As businesses in the United States begin to reopen after the COVID-19 pandemic, employers are replacing the “closed” signs in their windows with another: “Now hiring.” Labor shortages have emerged in a broad range of industries as people take stock of the last year, but three Northeastern economic scholars say it might not be such a bad thing.
The latest jobs reports from the U.S. Bureau of Labor Statistics present a puzzling fact: Millions of people remain unemployed even as many employers complain of worker shortage.
So, what’s going on?
“For the most part, it’s not a shortage of workers that’s the problem, per se,” says Robert Triest, professor of economics at Northeastern, “it’s a sign that employers just need to offer better packages of wages and working conditions to attract workers.”
Workers, many of whom are still caring for children during a time when childcare and summer camps are scarce, simply aren’t willing to work under the same conditions that they may have before this harrowing year, Triest says.
Would-be employees may be looking for higher wages, better healthcare benefits, or more flexibility in their schedules. Despite steadily increasing rates of vaccination, people may also still be concerned about public health conditions in the workplace, Triest says.
“Fundamentally, this is a good thing. We have economic conditions that require employers to create better working conditions,” he says.
And for many, the beefed-up unemployment benefits that went into effect during the pandemic offer a kind of buffer that allows people to be pickier about the jobs they take, says William Dickens, university distinguished professor of economics and social policy at Northeastern.

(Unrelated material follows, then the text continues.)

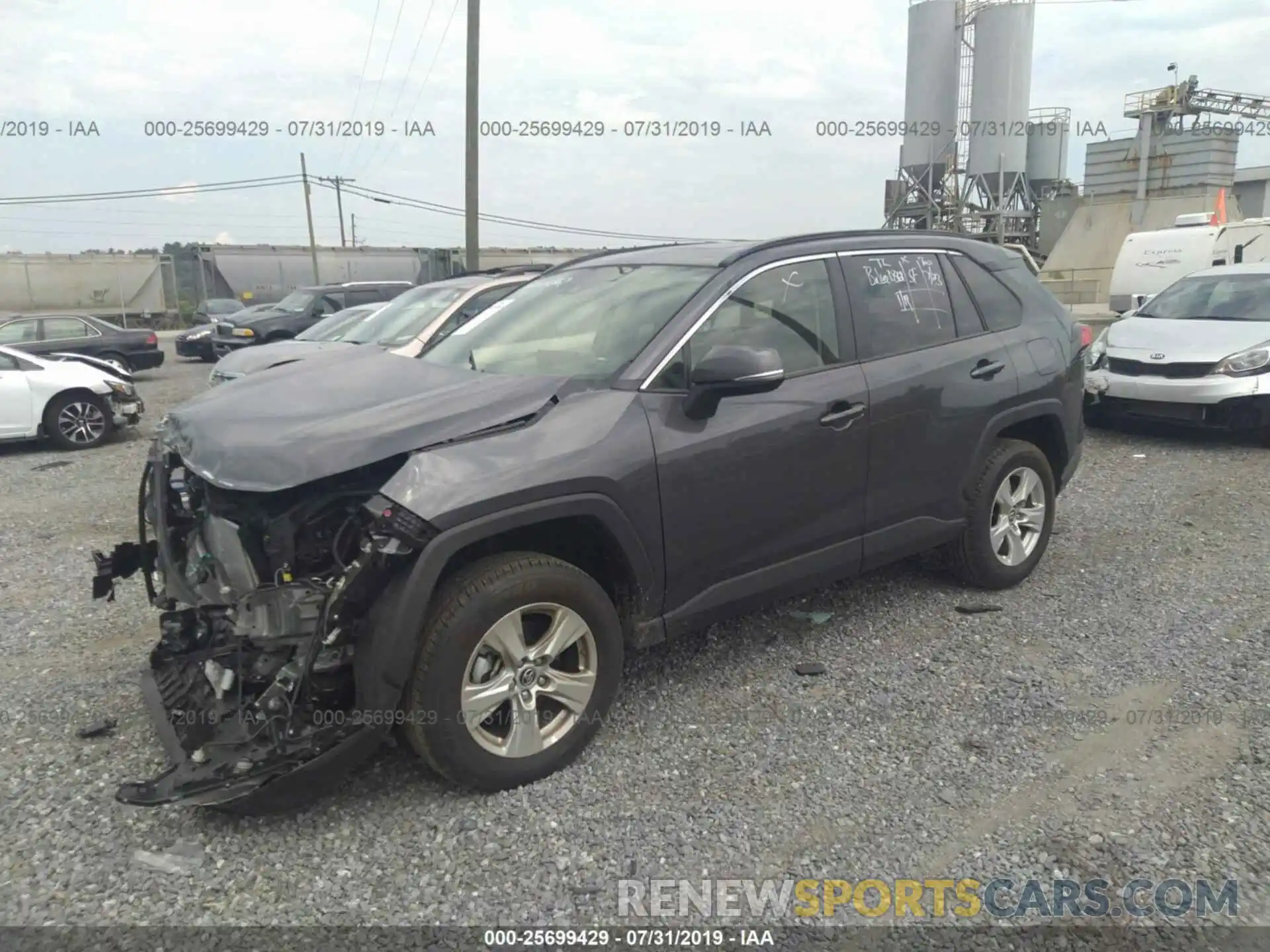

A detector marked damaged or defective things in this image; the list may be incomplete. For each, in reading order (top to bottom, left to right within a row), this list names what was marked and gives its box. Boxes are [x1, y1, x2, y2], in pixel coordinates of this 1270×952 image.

Though many of the expanded unemployment packages are set to expire this summer, “they enable workers to be a bit more selective in the jobs they choose to take, and they enable families to navigate this final stage of family care,” Dickens says. “People don’t have to take the first job that comes their way.”
Employees have bargaining power right now, Dickens says, and they’re using it to their benefit.
“Even workers who are already in certain jobs can credibly threaten to quit,” he says. “This is all having the effect of driving wages up and changing working conditions—but how long that bargaining position will last remains to be seen.”
Dickens and Triest suspect that much of the economic bumpiness will smooth out this fall, when schools reopen, and childcare is more stable for working parents.
But in the industries where the problem arises more out of a skills mismatch than a pandemic after-effect, the solution may be hiding in plain sight, according to new research by Alicia Sasser Modestino, associate professor of economics and public policy and urban affairs.
They found that those who graduated with a two-year associate’s degree from a Massachusetts community college made 31 percent more in earnings than their peers who only completed high school, while those who obtained a community college certificate (a credential in a specific field that does not require a two-year degree) saw earnings that were 26 percent higher than their high school graduate counterparts.
“There are lots of middle-skill jobs—jobs that require more education than just high school but less than a four-year college degree—that are just going unfilled,” Modestino says. “That’s where we need the community college system to fill those jobs.”
For example, Modestino says, many hospitals are in dire need of medical technicians—people who offer complementary support to surgeons and physicians.
“You can have all the surgeons in the world but if you don’t have the middle-skill workers in the operating room with them, you’re hamstrung,” she says.